Exercise tasks:
(1) Determine whether each of the following statements agrees with the blog post about cats in Amman, answering yes or no and quoting the deciding words of the post: (a) In Santiago, dogs roam the streets and nap in intersections. (b) The author considers dogs better suited than cats to street life. (c) Cats in Amman take refuge under cars.
(2) From the blog post about cats in Amman, extract verbatim the stretch from "Cats own Amman." through "sometimes feral menace.".

Extract provided:
Thursday, April 17, 2008

Cats




Cats own Amman. Unlike Santiago, where dogs roam the streets and nap in intersections, cats reside in every nook and cranny of this congested city. They jump out of trash cans, scream like mythical banshees as they fight (or fondle) in the middle of the night, and take refuge under cars. For a dog in the Islamic world it's a rough life, "Traditionally, dogs have been seen as impure, and the Islamic legal tradition has developed several injunctions that warn Muslims against most contact with dogs." Cats seem to be the compensation pet. And sometimes feral menace.

A wild cat is fascinating and takes to the life style, I think, much more than dogs. They aren't desperate for love and they'll be damed if you try and pour it on them. In Santiago, lonely dogs would wander up to you on benches, earnestly placing its paw up on your knee begging for affection. A cat will fight tooth and nail if you try and lure it into a comforting home. It embodies the Charles Dicken's rapscallion. It was born for the independence and adventure of street life.

Entries shown:

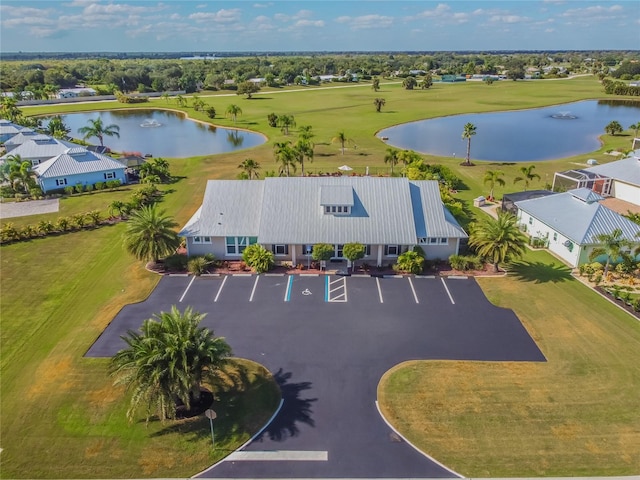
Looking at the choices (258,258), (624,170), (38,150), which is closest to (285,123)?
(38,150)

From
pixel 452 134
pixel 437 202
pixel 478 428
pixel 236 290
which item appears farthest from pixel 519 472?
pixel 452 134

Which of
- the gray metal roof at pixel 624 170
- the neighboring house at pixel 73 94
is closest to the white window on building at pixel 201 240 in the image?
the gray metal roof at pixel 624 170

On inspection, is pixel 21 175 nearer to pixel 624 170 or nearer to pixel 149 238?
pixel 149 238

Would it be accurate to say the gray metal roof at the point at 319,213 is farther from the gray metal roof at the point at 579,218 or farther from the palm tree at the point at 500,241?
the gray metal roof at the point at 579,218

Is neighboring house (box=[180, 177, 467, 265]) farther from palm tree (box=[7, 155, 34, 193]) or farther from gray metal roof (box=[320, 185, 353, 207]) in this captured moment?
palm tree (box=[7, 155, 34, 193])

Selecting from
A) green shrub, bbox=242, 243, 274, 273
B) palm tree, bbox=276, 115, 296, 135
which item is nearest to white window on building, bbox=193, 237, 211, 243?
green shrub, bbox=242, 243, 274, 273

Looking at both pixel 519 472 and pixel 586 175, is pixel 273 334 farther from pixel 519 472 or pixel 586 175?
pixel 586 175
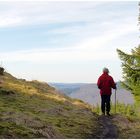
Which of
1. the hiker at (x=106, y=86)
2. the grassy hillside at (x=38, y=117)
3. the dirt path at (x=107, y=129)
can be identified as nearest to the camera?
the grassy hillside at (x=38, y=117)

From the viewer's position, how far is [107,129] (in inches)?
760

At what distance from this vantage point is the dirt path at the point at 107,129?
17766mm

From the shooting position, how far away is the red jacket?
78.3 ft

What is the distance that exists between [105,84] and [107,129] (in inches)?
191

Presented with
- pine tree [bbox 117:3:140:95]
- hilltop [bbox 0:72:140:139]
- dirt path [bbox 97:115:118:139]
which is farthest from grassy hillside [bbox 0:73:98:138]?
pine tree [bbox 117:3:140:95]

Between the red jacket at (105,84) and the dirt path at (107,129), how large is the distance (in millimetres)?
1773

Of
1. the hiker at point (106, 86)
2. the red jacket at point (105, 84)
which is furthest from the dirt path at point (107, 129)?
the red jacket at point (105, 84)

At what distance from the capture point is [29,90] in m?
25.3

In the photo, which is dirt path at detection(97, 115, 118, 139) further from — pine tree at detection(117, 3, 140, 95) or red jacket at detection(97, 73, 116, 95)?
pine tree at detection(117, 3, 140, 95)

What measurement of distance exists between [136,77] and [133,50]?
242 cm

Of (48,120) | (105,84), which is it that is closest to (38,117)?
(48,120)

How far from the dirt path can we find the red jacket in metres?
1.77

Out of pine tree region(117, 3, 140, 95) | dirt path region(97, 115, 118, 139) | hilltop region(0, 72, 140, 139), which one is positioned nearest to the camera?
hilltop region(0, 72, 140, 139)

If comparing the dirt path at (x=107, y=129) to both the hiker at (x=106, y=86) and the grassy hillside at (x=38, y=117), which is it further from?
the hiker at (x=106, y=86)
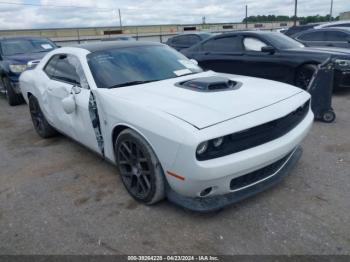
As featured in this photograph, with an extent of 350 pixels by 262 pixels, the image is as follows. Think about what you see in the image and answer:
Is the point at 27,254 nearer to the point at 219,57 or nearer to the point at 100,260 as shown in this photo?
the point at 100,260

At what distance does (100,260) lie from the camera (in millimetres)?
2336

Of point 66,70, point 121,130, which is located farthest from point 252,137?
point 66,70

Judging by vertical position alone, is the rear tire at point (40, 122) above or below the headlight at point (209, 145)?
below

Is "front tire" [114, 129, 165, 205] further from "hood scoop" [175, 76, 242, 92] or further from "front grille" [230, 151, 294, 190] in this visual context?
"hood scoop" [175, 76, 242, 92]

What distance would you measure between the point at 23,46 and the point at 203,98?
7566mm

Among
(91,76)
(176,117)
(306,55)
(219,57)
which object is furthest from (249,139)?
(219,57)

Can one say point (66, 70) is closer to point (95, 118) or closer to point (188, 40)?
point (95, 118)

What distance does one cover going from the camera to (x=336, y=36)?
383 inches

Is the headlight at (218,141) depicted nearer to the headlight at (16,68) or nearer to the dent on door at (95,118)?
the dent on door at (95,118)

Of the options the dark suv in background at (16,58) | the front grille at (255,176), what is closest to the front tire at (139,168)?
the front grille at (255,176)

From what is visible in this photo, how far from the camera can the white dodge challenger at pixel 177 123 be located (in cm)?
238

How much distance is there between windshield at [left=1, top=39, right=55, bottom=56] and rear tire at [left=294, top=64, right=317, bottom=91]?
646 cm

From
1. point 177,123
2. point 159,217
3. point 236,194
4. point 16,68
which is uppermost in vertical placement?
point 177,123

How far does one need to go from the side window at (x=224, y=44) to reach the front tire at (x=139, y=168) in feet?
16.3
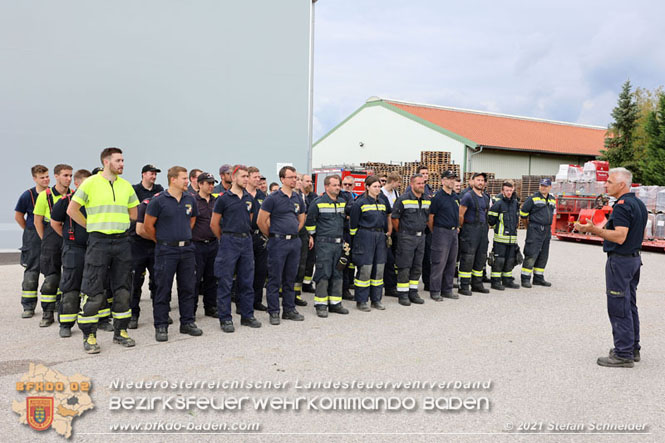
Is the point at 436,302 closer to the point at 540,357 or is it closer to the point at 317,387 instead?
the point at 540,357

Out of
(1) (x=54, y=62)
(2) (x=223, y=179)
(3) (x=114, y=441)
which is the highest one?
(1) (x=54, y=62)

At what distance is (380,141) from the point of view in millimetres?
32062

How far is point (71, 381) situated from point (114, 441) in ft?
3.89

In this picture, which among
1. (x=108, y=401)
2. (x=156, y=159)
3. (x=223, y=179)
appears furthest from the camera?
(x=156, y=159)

Results of the tasks:
(1)
(a) Yes: "Unlike Santiago, where dogs roam the streets and nap in intersections"
(b) No: "A wild cat is fascinating and takes to the life style, I think, much more than dogs."
(c) Yes: "and take refuge under cars"

(2)
Cats own Amman. Unlike Santiago, where dogs roam the streets and nap in intersections, cats reside in every nook and cranny of this congested city. They jump out of trash cans, scream like mythical banshees as they fight (or fondle) in the middle of the night, and take refuge under cars. For a dog in the Islamic world it's a rough life, "Traditionally, dogs have been seen as impure, and the Islamic legal tradition has developed several injunctions that warn Muslims against most contact with dogs." Cats seem to be the compensation pet. And sometimes feral menace.